E grazie all’agricoltura, a guardare con più fiducia al suo futuro, è anche una città come Roma, “il Comune agricolo più grande d’Italia e d’Europa - ha ricordato il sindaco Virginia Raggi - solo per quanto riguarda la sua Provincia il settore sviluppa un fatturato per oltre mezzo miliardo di euro. Un settore su cui dobbiamo puntare di fronte ai timidi segnali di ripresa del turismo italiano e soprattutto straniero, e investire risorse. Nei momenti di criticità bisogna riuscire a trovare anche le opportunità nascoste.
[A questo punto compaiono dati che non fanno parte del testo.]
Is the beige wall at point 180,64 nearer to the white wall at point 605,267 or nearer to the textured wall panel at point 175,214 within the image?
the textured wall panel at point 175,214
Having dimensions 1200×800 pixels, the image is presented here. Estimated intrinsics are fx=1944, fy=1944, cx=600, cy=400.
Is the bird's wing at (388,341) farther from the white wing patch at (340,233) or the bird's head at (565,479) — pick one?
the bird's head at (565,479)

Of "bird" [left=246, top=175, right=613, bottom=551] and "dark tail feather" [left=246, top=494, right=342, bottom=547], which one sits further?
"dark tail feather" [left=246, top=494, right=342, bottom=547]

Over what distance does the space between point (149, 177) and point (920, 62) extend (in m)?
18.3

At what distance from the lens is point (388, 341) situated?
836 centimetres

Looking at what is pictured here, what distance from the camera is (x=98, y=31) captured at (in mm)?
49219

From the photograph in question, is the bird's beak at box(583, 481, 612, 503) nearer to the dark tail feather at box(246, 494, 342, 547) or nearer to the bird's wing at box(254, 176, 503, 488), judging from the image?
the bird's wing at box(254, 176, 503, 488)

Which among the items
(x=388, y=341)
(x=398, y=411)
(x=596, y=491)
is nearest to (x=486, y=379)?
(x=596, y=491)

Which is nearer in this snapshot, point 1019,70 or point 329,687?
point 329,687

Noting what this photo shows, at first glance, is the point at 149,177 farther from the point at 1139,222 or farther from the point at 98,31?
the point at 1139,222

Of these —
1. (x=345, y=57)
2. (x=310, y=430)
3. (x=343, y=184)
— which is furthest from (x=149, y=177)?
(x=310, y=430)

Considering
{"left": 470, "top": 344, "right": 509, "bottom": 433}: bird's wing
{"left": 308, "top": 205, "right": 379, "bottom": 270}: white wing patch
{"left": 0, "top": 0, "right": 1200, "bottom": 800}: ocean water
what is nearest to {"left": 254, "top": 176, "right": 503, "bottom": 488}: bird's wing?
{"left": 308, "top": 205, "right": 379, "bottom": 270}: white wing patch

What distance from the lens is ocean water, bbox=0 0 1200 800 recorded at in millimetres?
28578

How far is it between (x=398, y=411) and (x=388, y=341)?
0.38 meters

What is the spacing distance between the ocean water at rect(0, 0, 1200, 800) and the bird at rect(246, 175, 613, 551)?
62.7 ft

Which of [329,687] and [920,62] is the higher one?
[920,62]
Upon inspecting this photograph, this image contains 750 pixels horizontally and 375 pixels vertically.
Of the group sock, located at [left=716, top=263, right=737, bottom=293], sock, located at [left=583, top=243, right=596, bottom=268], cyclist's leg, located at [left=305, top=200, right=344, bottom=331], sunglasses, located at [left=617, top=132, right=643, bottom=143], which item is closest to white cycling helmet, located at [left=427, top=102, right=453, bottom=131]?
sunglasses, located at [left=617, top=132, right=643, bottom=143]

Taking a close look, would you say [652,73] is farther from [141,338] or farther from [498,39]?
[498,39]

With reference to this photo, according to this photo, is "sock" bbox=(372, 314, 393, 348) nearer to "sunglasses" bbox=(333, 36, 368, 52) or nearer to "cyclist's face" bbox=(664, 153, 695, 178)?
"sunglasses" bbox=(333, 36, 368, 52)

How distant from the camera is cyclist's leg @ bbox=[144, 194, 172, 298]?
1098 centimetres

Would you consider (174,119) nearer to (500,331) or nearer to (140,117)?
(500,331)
Roma conta ben 130 mercati rionali, su cui abbiamo investito 25 milioni di euro per recuperarli e valorizzarli non solo come luoghi in cui si fa la spesa ma come centro di socialità, in cui si può fare somministrazione ma che possono anche offrire servizi come quelli degli uffici anagrafici. Roma Capitale lavora molto anche per le sue Tenute, che hanno la certificazione bio, per farle diventare centri di educazione alimentare, oltre a produrre olio e pasta, ed in cui lavorano ragazzi bisognosi di aiuto. E nella nostra Provincia abbiamo numerose denominazioni Dop e Igp, fortemente caratterizzanti del territorio. Un valore aggiunto, a sostegno del quale abbiamo approvato il primo Piano Agrifood della Capitale”.